Tonight at a startup meeting the discussion turned to co-founder woes- i.e. where to find them, how to choose them, and how to frame up a fledgling relationship. The first two don’t have easy answers so more time was spent on the last. Let’s say you do find someone, and let’s say they have the right skillset to complement you and the business.. how do you setup the arrangement for success while still protecting against laziness, distractions, or simply life happening?

One suggestion was made that if co-founding is so much like a marriage then perhaps think of the initial agreement like a pre-nup: an ironclad contract divvying up the assets should the marriage meet an unfortunate end. But I don’t think the analogy carries us far enough. A pre-nup is typically (I’m out on a limb here since I didn’t have/need one) for those bringing high net-worth’s to the marriage. But in an early stage startup you haven’t created anything of value yet. You haven’t even proven you can work together. You’re doing the dating dance.

I think a dating analogy fits better. You really are trying to figure out if a) the business has potential, but more importantly if b) the partnership has potential. Can you even work together? Under pressure? Determining if the partnership works is invaluable since it’s easier to change the business model than change/find good partners.

Basic elements of a sane dating relationship are mutual interest, exclusivity, and finally, the ability to break-up. I would question whether you are really dating if you lack any one of the three. Similarly with a co-founder there are some simple measures you can take to help safely navigate the riskier early days into a beneficial long-term relationship.

Put up cash (Mutual interest). You’re about to embark on the seriously difficult task of starting a company. How committed is the other person to idea or the team? Would they put up $5,000? I would be worried if a potential partner either didn’t want to put any money in, or didn’t have enough margin in life to be able to put any money in. The specific amount is less important. I wouldn’t expect a guy right out of college to put up $20 grand. You wouldn’t date someone ‘meh’ about you, why co-found with any less. Plus, you’ll need some starting capital just to incorporate and get going.

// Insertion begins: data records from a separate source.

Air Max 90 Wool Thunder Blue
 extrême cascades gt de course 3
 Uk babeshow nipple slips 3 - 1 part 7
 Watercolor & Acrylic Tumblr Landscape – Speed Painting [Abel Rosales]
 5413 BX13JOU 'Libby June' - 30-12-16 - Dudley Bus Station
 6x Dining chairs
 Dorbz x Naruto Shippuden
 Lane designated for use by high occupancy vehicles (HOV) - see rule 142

Obligations of management (Exclusivity). I hear its safer to only date one person and a time. Discuss and include a section about the level of commitment expected of the partnership. This may say something to the effect of “devoting substantially all of his or her time to the conduct of the business, not planning to work less than full-time” or whatever fits. Beyond hours per week, the spirit should be that this is the only current business. Neither of you want to be the 2nd or 3rd or 4th item down on your co-founder’s list of things-I’m-building/selling/launching. Dating another person (or business) forfeits the right to the current one. If your co-founder doesn’t feel like they can commit, better to know that upfront.

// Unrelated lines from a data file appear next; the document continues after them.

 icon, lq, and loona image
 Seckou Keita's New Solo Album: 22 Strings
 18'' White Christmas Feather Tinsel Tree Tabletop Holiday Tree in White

Vest founder stock with a cliff (Ability to break-up). If you read nothing else, read this. All stock, including founder’s stock, should vest. 4 years is typical. And the first year should be a cliff. This means 25% of it vests on the 1 year anniversary, and the other 75% vests equally over the remaining 36 months. If someone walks 8 months in they get: zip. You dated, it didn’t work, time to part ways. And while losing a founder sucks, at least you aren’t losing a permanent piece of the company. The stock can be recovered and used to attract the next partner or reward existing contributors.

Any attorney should be able to assist you with including protective provisions like these three and others in your initial documents. Happy dating.